3-7 arasında karbon atomu içerebilen en basit karbonhidratlardır.
Kapalı formülleri CnH2nOn’dir.
Hücre zarından geçebilir.
Daha küçük birimlere ayrılamaz.
Pentozlar: 5 karbonludur. Riboz ve Deoksiriboz en önemli pentozlardandır.
Riboz: DNA’nın yapısına katılır.
Deoksiriboz: RNA ve ATP’nin yapısına katılır.
Heksozlar: 6 karbonludur. Glikoz, fruktoz ve galaktoz başlıcalarıdır.
Heksozların tamamı tatlı olup en tatlı heksoz fruktozdur.
Glikoz: Tüm canlı hücrelerde bulunur. Fotosentezle üretilir ve amino
asitler, yağ asitleri gibi diğer organik moleküllere dönüştürülür.
Fruktoz: Meyve şekeri olarak bilinir.
Galaktoz: Süt şekeri olarak adlandırılır.

2.Disakkaritler

İki adet heksoz, dehidrasyon tepkimesiyle glikozit bağı kurarak disakkaritleri oluşturur.
Maltoz: Malt şekeri veya arpa şekeri olarak bilinir. İki glikoz molekülünün
bağlanmasıyla oluşur.
Sükroz (sakkaroz): glikoz ve fruktozun birleşmesiyle oluşur. Çay şekeri
olarak da bilinir.
Laktoz: Monomerleri glikoz ve galaktozdur. Memeli canlıların süt salgısı
içinde bulunur.

3.Polisakkaritler


Nişasta, glikojen, selüloz ve kitin polisakkarit örnekleridir.
Nişasta: Depo polisakkaritlerdendir.
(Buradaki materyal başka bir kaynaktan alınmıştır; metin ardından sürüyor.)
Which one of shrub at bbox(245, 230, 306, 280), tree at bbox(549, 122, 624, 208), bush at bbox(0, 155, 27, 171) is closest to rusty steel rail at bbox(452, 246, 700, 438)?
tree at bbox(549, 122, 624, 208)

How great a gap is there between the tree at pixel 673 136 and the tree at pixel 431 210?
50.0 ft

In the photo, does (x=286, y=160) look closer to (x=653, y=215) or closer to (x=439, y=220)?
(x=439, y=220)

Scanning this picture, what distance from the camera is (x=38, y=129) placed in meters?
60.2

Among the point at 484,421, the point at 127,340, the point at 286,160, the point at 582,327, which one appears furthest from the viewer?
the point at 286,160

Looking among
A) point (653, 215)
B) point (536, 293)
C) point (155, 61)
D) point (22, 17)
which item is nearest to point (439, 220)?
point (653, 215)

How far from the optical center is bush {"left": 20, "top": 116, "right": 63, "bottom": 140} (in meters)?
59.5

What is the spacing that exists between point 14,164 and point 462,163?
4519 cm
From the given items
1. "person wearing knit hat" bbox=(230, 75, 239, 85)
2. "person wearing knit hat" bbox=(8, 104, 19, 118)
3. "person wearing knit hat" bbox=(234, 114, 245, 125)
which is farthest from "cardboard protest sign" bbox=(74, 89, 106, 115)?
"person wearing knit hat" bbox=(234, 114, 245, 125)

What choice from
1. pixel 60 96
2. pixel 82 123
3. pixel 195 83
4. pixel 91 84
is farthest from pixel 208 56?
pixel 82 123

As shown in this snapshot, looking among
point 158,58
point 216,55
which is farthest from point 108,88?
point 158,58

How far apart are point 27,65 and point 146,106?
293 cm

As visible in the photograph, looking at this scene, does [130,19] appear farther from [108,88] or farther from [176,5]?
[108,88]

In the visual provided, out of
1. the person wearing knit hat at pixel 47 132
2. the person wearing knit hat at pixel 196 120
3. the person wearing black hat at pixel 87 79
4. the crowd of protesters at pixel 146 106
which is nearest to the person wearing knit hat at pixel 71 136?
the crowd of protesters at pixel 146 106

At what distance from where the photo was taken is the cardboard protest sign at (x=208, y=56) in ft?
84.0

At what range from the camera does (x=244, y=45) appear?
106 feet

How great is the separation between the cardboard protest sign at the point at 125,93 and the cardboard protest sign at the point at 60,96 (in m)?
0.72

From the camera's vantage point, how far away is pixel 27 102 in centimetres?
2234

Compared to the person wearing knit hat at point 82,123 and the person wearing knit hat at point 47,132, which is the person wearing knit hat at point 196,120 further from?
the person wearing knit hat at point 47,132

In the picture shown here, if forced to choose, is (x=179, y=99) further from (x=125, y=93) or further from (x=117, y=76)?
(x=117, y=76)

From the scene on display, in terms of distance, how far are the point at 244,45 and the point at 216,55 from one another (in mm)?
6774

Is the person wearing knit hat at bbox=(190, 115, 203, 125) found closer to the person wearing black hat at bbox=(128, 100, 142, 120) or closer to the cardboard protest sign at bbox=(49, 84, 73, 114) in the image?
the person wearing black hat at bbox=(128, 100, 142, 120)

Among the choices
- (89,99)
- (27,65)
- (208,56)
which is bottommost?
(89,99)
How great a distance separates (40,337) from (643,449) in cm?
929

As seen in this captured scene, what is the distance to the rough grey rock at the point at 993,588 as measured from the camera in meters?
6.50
Bitkiler tarafından fotosentezle
üretilen glikozun hücre lökoplastlarında depolanmasıyla oluşur.
Glikojen: Bakteri, arke, mantar ve hayvanlar tarafından sentezlenen depo
polisakkarit çeşididir. İnsanlarda glikozun fazlası kaslarda ve karaciğerde
glikojen olarak depo edilir. Hücre, glikoza ihtiyaç duyduğunda glikojen
hidroliz edilir.
Selüloz: Bitki hücrelerini çevreleyen duvarın temel bileşenidir. Bitkilerde
selüloz sentezi hücre zarında gerçekleşir. İnsanlar selülozu sindiremez.
Kitin: Yapısal polisakkarittir. Selüloz ile yapısal olarak benzerdir. Selülozdan
farklı olarak azot içerir. Böcekler, örümcekler ve kabukluların dış iskeleti ile
mantarların hücre duvarı kitinden yapılmıştır.